A team of physicists used supercomputers to identify discrepancies between observations of the universe and theoretical predictions about its structure.
The team used PRIYA, a series of simulations that use visible light data from the two surveys to refine cosmological parameters, to determine constraints on measurements of the universe and its evolution. The team’s work was published earlier this month Journal of Cosmology and Astroparticle Physics.
The team used PRIYA to study spectrograms, images of hydrogen emission lines in the universe. Spectrograms capture Lyman alpha forests, dense collections of absorption lines in the spectrum from quasars, extremely bright sources in the universe.
In the team’s spectrograms, spikes in the missing frequencies represent “atoms and molecules that the light encountered along the way,” UC Riverside physicist and study co-author Simeon Bird said in a university release. “Each type of atom has a particular way of absorbing light, which leaves a kind of signature in the spectrogram that makes it possible to track their presence, particularly that of hydrogen, the most abundant element in the universe,” Bird added.

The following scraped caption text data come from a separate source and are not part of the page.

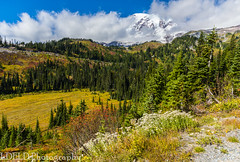 NT3.0057-MRNP160925_48769 (LDELD) Tags: mountrainier mountrainiernationalpark fall roadtoparadise washington paradisevalley mountain clouds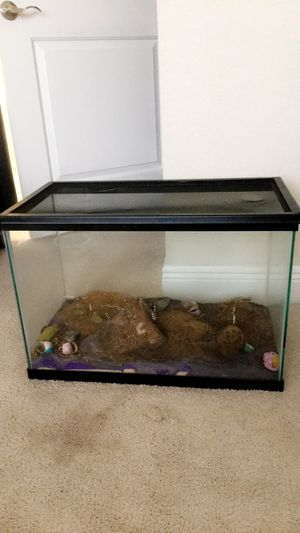 50 Gallon Fish or Reptile Tank for Sale in Key Biscayne, FL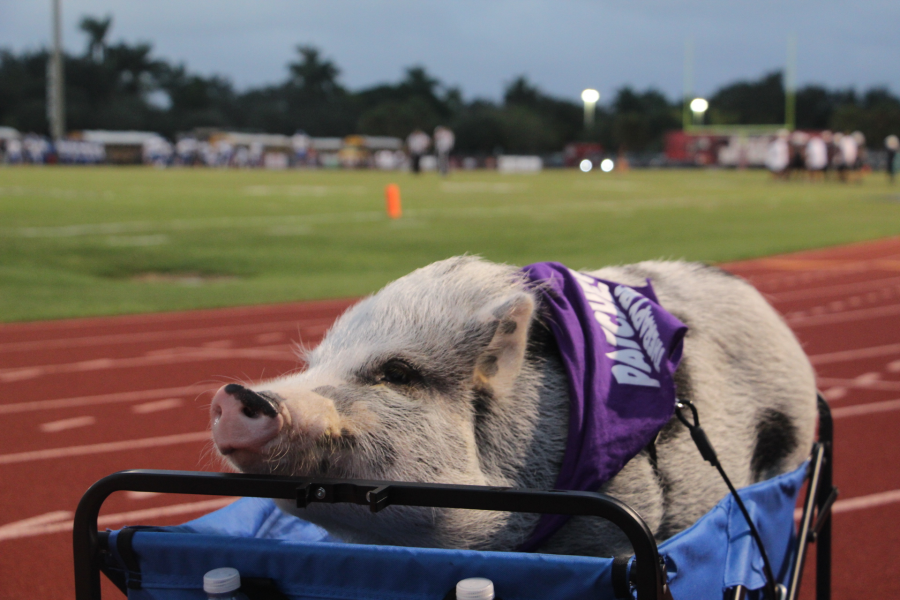 Patches the Pig sitting on the sidelines ready for the big win and kiss from the Coral Springs High School principal. Photo credit Bryan Nguyen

Dark matter is the collective name for about 27% of the universe’s composition. It is so named because it has never been directly observed, but its presence is evident through its gravitational effects. Instruments such as the Euclid Space Telescope are collecting data that may shed light on the makeup of the dark universe.
At the same time, ground-based instruments such as the DM Radio project are gradually narrowing the potential mass range of particles that could be responsible for dark matter.Strong candidates for dark matter include weakly interacting massive particles (WIMPs), axions, and hidden (or dark) photons.
Mapping the distribution of dark matter throughout the universe can also reveal how well theoretical models of the universe match observational data, and a recent study used the Lyman Alpha Forest to reveal the location of dark matter in the universe.
“Dark matter is gravity-driven, so it has gravitational potential,” Bird says. “Hydrogen gas falls into it, and we use that as a tracer for dark matter.”
The team uses the model not only to monitor the concentration of dark matter in the universe, but also to investigate discrepancies between observations of the universe and theoretical predictions of its structure.
Byrd offered two leading theories as to why the two don’t match up: that supermassive black holes at the centers of galaxies could be confounding the team’s calculations about the structure of the universe, or that there’s new physics at work that hasn’t yet been discovered.
“If this holds true in the later data sets, it becomes much more likely that it’s not a black hole that’s messing up the calculations, but rather a new particle or a new type of physics,” Bird said.
In other words, we’ll need a lot more data to unlock the universe’s biggest unsolved mysteries. Thankfully, there are plenty of observatories currently available and planned to collect that data.